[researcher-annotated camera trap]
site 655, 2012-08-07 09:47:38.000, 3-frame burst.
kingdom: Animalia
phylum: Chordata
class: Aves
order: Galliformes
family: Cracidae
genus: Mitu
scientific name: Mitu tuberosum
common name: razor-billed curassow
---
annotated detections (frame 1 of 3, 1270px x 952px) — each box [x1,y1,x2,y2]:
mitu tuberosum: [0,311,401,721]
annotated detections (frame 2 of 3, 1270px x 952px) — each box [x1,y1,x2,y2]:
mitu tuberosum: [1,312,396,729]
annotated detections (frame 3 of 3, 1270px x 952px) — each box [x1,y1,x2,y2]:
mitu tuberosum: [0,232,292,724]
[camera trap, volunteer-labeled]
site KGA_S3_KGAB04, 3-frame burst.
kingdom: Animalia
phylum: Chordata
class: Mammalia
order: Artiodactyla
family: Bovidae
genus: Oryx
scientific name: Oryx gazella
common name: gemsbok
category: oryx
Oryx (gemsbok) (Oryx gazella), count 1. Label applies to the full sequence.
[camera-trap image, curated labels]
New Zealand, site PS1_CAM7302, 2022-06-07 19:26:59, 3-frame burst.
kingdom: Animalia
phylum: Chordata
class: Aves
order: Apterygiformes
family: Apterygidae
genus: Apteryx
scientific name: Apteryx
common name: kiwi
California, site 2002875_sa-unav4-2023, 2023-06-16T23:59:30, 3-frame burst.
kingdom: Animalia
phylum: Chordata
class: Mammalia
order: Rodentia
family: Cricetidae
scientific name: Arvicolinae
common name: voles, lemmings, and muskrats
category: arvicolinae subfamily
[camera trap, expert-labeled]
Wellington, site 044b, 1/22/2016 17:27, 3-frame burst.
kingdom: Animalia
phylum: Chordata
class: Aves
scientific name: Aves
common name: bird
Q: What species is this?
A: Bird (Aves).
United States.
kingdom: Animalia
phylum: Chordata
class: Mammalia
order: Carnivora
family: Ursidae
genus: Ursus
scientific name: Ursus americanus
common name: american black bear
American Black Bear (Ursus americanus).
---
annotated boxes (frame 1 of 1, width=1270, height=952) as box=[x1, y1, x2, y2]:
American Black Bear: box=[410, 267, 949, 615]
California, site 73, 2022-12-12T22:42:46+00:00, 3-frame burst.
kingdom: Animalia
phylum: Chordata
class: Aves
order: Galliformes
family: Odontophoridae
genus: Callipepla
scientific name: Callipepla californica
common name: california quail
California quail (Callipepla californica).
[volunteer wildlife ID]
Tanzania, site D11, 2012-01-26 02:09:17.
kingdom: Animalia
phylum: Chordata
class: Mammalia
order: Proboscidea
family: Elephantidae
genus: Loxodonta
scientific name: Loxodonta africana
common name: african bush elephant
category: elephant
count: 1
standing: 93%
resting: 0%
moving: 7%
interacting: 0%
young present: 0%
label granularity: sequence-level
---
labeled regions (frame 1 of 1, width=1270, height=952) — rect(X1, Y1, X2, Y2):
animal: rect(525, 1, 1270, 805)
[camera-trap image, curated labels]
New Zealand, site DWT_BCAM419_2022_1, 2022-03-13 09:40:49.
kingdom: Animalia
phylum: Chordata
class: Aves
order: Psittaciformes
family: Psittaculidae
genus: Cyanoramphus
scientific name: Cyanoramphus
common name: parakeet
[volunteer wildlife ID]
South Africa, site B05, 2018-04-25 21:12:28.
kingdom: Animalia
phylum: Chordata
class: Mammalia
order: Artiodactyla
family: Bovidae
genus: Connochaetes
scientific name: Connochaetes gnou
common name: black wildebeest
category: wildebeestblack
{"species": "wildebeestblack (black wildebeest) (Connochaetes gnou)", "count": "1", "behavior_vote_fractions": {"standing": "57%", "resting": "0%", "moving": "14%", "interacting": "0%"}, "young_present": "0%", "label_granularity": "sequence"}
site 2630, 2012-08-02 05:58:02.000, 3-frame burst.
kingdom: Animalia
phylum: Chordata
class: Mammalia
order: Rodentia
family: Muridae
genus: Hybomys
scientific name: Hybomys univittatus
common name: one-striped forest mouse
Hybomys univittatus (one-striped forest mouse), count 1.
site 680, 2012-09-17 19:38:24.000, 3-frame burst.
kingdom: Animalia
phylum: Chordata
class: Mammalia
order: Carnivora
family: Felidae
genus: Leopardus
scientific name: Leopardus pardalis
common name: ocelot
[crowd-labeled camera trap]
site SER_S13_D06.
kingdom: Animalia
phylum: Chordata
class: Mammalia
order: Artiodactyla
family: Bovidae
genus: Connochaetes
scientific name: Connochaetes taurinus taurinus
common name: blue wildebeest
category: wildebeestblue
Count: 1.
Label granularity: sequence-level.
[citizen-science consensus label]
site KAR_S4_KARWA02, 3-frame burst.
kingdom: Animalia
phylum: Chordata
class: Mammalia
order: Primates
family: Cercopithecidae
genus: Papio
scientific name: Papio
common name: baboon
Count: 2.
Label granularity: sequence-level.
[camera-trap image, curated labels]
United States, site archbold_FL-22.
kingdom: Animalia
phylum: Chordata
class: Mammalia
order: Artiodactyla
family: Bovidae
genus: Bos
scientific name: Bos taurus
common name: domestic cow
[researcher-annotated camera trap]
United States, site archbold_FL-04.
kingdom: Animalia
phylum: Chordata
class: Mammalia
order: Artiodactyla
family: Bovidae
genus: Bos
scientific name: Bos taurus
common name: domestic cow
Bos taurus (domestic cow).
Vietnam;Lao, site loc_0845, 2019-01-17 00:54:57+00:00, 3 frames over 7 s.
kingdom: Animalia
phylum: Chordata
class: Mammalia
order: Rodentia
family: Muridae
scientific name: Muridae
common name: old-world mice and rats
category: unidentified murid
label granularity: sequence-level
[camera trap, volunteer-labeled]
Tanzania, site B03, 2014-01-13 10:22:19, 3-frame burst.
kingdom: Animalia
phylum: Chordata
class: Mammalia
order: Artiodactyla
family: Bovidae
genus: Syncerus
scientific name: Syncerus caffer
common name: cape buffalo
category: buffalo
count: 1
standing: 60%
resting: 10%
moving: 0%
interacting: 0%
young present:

━━━━━━━━━━━━━━━━━━━━

Repeat the whole listing, keeping every word exactly as it is.

[researcher-annotated camera trap]
site 655, 2012-08-07 09:47:38.000, 3-frame burst.
kingdom: Animalia
phylum: Chordata
class: Aves
order: Galliformes
family: Cracidae
genus: Mitu
scientific name: Mitu tuberosum
common name: razor-billed curassow
---
annotated detections (frame 1 of 3, 1270px x 952px) — each box [x1,y1,x2,y2]:
mitu tuberosum: [0,311,401,721]
annotated detections (frame 2 of 3, 1270px x 952px) — each box [x1,y1,x2,y2]:
mitu tuberosum: [1,312,396,729]
annotated detections (frame 3 of 3, 1270px x 952px) — each box [x1,y1,x2,y2]:
mitu tuberosum: [0,232,292,724]
[camera trap, volunteer-labeled]
site KGA_S3_KGAB04, 3-frame burst.
kingdom: Animalia
phylum: Chordata
class: Mammalia
order: Artiodactyla
family: Bovidae
genus: Oryx
scientific name: Oryx gazella
common name: gemsbok
category: oryx
Oryx (gemsbok) (Oryx gazella), count 1. Label applies to the full sequence.
[camera-trap image, curated labels]
New Zealand, site PS1_CAM7302, 2022-06-07 19:26:59, 3-frame burst.
kingdom: Animalia
phylum: Chordata
class: Aves
order: Apterygiformes
family: Apterygidae
genus: Apteryx
scientific name: Apteryx
common name: kiwi
California, site 2002875_sa-unav4-2023, 2023-06-16T23:59:30, 3-frame burst.
kingdom: Animalia
phylum: Chordata
class: Mammalia
order: Rodentia
family: Cricetidae
scientific name: Arvicolinae
common name: voles, lemmings, and muskrats
category: arvicolinae subfamily
[camera trap, expert-labeled]
Wellington, site 044b, 1/22/2016 17:27, 3-frame burst.
kingdom: Animalia
phylum: Chordata
class: Aves
scientific name: Aves
common name: bird
Q: What species is this?
A: Bird (Aves).
United States.
kingdom: Animalia
phylum: Chordata
class: Mammalia
order: Carnivora
family: Ursidae
genus: Ursus
scientific name: Ursus americanus
common name: american black bear
American Black Bear (Ursus americanus).
---
annotated boxes (frame 1 of 1, width=1270, height=952) as box=[x1, y1, x2, y2]:
American Black Bear: box=[410, 267, 949, 615]
California, site 73, 2022-12-12T22:42:46+00:00, 3-frame burst.
kingdom: Animalia
phylum: Chordata
class: Aves
order: Galliformes
family: Odontophoridae
genus: Callipepla
scientific name: Callipepla californica
common name: california quail
California quail (Callipepla californica).
[volunteer wildlife ID]
Tanzania, site D11, 2012-01-26 02:09:17.
kingdom: Animalia
phylum: Chordata
class: Mammalia
order: Proboscidea
family: Elephantidae
genus: Loxodonta
scientific name: Loxodonta africana
common name: african bush elephant
category: elephant
count: 1
standing: 93%
resting: 0%
moving: 7%
interacting: 0%
young present: 0%
label granularity: sequence-level
---
labeled regions (frame 1 of 1, width=1270, height=952) — rect(X1, Y1, X2, Y2):
animal: rect(525, 1, 1270, 805)
[camera-trap image, curated labels]
New Zealand, site DWT_BCAM419_2022_1, 2022-03-13 09:40:49.
kingdom: Animalia
phylum: Chordata
class: Aves
order: Psittaciformes
family: Psittaculidae
genus: Cyanoramphus
scientific name: Cyanoramphus
common name: parakeet
[volunteer wildlife ID]
South Africa, site B05, 2018-04-25 21:12:28.
kingdom: Animalia
phylum: Chordata
class: Mammalia
order: Artiodactyla
family: Bovidae
genus: Connochaetes
scientific name: Connochaetes gnou
common name: black wildebeest
category: wildebeestblack
{"species": "wildebeestblack (black wildebeest) (Connochaetes gnou)", "count": "1", "behavior_vote_fractions": {"standing": "57%", "resting": "0%", "moving": "14%", "interacting": "0%"}, "young_present": "0%", "label_granularity": "sequence"}
site 2630, 2012-08-02 05:58:02.000, 3-frame burst.
kingdom: Animalia
phylum: Chordata
class: Mammalia
order: Rodentia
family: Muridae
genus: Hybomys
scientific name: Hybomys univittatus
common name: one-striped forest mouse
Hybomys univittatus (one-striped forest mouse), count 1.
site 680, 2012-09-17 19:38:24.000, 3-frame burst.
kingdom: Animalia
phylum: Chordata
class: Mammalia
order: Carnivora
family: Felidae
genus: Leopardus
scientific name: Leopardus pardalis
common name: ocelot
[crowd-labeled camera trap]
site SER_S13_D06.
kingdom: Animalia
phylum: Chordata
class: Mammalia
order: Artiodactyla
family: Bovidae
genus: Connochaetes
scientific name: Connochaetes taurinus taurinus
common name: blue wildebeest
category: wildebeestblue
Count: 1.
Label granularity: sequence-level.
[citizen-science consensus label]
site KAR_S4_KARWA02, 3-frame burst.
kingdom: Animalia
phylum: Chordata
class: Mammalia
order: Primates
family: Cercopithecidae
genus: Papio
scientific name: Papio
common name: baboon
Count: 2.
Label granularity: sequence-level.
[camera-trap image, curated labels]
United States, site archbold_FL-22.
kingdom: Animalia
phylum: Chordata
class: Mammalia
order: Artiodactyla
family: Bovidae
genus: Bos
scientific name: Bos taurus
common name: domestic cow
[researcher-annotated camera trap]
United States, site archbold_FL-04.
kingdom: Animalia
phylum: Chordata
class: Mammalia
order: Artiodactyla
family: Bovidae
genus: Bos
scientific name: Bos taurus
common name: domestic cow
Bos taurus (domestic cow).
Vietnam;Lao, site loc_0845, 2019-01-17 00:54:57+00:00, 3 frames over 7 s.
kingdom: Animalia
phylum: Chordata
class: Mammalia
order: Rodentia
family: Muridae
scientific name: Muridae
common name: old-world mice and rats
category: unidentified murid
label granularity: sequence-level
[camera trap, volunteer-labeled]
Tanzania, site B03, 2014-01-13 10:22:19, 3-frame burst.
kingdom: Animalia
phylum: Chordata
class: Mammalia
order: Artiodactyla
family: Bovidae
genus: Syncerus
scientific name: Syncerus caffer
common name: cape buffalo
category: buffalo
count: 1
standing: 60%
resting: 10%
moving: 0%
interacting: 0%
young present:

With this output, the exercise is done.